Elena schüttelte den Kopf und lächelte vor sich hin. „Du hättest doch auch mitgehen können", konterte sie. Aleria zuckte mit den Schultern, ehe sie nach ihrem Weinglas griff.

'Ich sollte jede Gelegenheit nutzen, bevor morgen die Seele wieder aus mir weicht', dachte sie und nippte an dem süßen Getränk.

„Ich wollte dich nicht allein lassen."

„Das hast du aber schön gesagt Amra", erwiderte Elena in großmütterlichem Ton.

„Wenn du mir jetzt in die Backe kneifst, werde ich dich vom Dach werfen."

Die Furie begann zu lachen, ihre warme Stimme erfüllte die duftende Nachtluft. „Du weißt, dass du damit nichts erreichen würdest."

„Ja, aber es wäre mir eine Genugtuung", erwiderte Aleria und lächelte diabolisch.

Doch tief in ihrem Innern wusste Aleria, dass sie es dennoch nicht tun könnte. Konnten sie als Halbdämonen auch nicht sterben, sie fühlten dennoch Schmerz. Aleria würde ihrer Schwester nicht mehr zumuten, als sie als Lilim ohnehin empfand.

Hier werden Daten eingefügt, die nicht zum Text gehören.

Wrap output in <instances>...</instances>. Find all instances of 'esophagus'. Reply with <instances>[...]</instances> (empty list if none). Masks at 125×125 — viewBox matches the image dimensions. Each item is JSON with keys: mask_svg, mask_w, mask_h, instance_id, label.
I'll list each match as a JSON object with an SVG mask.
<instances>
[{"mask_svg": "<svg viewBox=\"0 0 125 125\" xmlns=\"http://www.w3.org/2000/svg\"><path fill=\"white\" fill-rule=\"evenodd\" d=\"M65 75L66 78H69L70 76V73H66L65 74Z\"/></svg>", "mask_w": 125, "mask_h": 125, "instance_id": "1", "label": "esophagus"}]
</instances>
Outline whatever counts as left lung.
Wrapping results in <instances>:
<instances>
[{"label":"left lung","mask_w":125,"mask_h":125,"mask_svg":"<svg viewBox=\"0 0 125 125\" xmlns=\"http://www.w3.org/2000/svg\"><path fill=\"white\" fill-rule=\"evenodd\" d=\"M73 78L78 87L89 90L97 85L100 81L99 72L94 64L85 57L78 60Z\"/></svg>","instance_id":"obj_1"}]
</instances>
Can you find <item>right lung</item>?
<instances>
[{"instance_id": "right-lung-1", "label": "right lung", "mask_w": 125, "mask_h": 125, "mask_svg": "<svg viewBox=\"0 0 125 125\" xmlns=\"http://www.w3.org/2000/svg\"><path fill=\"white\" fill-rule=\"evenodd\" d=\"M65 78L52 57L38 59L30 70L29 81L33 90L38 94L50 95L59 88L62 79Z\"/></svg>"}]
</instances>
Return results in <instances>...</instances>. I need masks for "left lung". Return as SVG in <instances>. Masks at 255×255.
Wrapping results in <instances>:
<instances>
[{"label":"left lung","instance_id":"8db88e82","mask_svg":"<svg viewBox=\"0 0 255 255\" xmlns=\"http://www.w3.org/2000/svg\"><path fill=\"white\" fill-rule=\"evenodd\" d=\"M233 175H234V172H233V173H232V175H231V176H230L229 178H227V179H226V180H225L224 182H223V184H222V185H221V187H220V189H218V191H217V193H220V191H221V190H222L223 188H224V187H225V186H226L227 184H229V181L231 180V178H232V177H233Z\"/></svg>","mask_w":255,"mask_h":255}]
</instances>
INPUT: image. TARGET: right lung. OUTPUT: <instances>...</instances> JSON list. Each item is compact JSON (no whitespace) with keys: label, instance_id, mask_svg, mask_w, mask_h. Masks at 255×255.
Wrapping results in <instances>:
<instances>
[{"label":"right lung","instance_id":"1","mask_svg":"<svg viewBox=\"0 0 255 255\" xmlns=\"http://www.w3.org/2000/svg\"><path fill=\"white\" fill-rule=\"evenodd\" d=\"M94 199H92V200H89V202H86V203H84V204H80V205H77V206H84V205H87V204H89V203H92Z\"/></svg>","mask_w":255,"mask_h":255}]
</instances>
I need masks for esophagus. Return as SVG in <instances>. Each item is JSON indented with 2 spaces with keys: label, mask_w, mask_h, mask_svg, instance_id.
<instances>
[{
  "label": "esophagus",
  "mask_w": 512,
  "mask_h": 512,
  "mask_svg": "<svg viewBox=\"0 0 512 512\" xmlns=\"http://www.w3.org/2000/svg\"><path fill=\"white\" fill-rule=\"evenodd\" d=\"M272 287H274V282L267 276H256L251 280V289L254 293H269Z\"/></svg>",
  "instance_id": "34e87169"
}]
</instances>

'Elena besonders', dachte sie betrübt. Zu wissen, was die Menschen um einen herum in den Tod treiben würde, war sehr belastend.

„Wann lernen wir ihn eigentlich kennen?", durchbrach Elena die Stille.

„Wen?"

„Den Priester natürlich, Luan Cattaneo." Etwas verkrampfte sich in Aleria und aufgrund des bohrenden Gefühls hinter ihrem Brustbein, musste es wohl ihr Herz sein. Sie war so verwirrt wie seit etlichen Jahrzehnten nicht mehr. Vor einem Monat war das Leben noch in Ordnung gewesen, normal eben. Aber jetzt wusste Aleria nicht mehr, wer sie eigentlich war und was sie wollte.

„Ihr habt hoffentlich noch nicht gebohrt, oder? Du und Sara?"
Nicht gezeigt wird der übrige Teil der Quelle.